Comstock was founded circa 1883 on the Galveston, Harrisburg and San Antonio Railway as the line drove west toward El Paso. Although first platted as Sotol City, it was later named for John Comstock, a railroad dispatcher.

The town was located near a natural lake, which was used for the town's water supply, but which today is only intermittent. The town was granted a post office in 1888, but its remote location and limited resources kept the town from growing quickly. Comstock was at the height of its activity between 1888 and 1910, when the Deaton Stage Line operated between the town's railroad depot and the city of Ozona, some 60 mi (100 km) north. The depot at Comstock did not long outlast the stagecoach line, and although the names on the businesses have changed, little has changed in the town in 70 years.

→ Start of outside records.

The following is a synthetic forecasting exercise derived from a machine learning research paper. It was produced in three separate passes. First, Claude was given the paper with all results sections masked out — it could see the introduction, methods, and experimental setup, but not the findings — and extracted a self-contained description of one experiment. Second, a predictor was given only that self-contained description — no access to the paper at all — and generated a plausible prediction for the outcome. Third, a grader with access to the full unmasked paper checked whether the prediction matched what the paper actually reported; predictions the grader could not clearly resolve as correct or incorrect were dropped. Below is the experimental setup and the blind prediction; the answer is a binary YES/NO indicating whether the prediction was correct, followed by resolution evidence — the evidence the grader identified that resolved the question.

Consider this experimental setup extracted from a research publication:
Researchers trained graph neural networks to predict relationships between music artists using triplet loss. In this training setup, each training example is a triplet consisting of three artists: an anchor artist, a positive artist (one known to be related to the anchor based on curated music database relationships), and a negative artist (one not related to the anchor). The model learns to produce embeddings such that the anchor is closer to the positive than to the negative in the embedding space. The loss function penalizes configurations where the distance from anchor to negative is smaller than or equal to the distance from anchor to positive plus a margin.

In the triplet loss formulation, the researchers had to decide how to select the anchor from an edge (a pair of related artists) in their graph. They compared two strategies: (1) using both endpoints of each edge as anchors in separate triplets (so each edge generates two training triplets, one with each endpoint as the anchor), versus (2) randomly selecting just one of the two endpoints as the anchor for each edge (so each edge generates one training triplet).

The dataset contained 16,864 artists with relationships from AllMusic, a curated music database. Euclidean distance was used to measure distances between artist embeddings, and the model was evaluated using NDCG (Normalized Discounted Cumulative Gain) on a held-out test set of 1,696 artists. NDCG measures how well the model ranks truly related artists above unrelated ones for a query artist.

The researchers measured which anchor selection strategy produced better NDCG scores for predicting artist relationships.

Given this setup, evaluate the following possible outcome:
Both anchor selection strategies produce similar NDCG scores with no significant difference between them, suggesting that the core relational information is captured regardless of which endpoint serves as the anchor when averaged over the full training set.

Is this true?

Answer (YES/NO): NO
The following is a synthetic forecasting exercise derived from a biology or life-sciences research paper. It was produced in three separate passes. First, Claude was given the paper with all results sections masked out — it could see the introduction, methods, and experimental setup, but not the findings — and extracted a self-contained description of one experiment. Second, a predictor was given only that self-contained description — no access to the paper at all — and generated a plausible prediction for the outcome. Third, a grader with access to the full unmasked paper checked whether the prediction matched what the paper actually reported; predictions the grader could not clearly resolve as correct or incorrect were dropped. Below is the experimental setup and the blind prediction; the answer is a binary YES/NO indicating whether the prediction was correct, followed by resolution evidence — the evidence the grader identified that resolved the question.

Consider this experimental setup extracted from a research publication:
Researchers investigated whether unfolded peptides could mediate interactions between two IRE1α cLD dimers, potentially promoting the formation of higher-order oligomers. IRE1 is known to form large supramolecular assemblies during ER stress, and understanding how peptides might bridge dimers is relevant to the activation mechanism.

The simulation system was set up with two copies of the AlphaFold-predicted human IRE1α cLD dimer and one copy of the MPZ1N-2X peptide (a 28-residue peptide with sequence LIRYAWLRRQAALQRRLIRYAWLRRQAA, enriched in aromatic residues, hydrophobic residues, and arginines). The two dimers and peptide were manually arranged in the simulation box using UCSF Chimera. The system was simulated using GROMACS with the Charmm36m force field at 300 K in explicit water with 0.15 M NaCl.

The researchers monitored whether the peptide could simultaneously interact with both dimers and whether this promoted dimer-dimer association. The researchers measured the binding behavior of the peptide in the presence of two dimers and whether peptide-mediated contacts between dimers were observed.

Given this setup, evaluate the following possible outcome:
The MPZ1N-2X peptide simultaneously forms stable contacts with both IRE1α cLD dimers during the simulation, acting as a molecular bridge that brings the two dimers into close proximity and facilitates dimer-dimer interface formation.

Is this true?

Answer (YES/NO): NO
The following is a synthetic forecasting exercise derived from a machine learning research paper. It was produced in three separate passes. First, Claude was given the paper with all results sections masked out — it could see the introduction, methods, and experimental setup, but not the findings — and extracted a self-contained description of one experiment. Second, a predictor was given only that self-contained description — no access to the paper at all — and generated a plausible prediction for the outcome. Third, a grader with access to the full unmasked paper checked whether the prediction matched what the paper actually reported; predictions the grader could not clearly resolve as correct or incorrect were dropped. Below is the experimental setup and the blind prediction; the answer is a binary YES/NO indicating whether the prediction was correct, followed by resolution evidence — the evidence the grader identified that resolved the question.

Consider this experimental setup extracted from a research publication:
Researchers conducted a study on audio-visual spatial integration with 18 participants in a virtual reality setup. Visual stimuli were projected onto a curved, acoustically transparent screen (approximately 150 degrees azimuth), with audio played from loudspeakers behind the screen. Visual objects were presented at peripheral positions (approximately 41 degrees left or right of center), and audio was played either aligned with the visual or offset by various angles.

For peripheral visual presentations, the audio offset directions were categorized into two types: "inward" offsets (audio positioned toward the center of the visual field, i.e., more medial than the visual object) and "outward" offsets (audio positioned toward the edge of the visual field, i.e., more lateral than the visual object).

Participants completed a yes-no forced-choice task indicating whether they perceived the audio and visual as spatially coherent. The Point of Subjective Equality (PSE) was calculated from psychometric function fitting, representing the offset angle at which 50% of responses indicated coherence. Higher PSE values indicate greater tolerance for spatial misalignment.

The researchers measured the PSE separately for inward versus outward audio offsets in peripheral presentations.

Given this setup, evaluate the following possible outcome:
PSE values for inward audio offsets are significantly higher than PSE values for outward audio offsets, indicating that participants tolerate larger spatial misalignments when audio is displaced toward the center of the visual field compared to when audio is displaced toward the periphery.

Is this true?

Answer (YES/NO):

Amtrak’s Sunset Limited passes through the town on Union Pacific tracks, but makes no stop. A stop is located 30 miles to the south in Del Rio.

==Seminole Canyon State Park and Historic Site==
Seminole Canyon State Park and Historic Site has cave drawings and other evidence of settlement dating from the early Archaic period, around 7000 BC. Later remains include stone circles and cairns of the late Prehistoric, and even 19th-century remains from the construction of the Southern Pacific, one of the nation's first transcontinental railroads.

==Education==
Comstock is served by the Comstock Independent School District.

The whole county is served by Southwest Texas Junior College according to the Texas Education Code.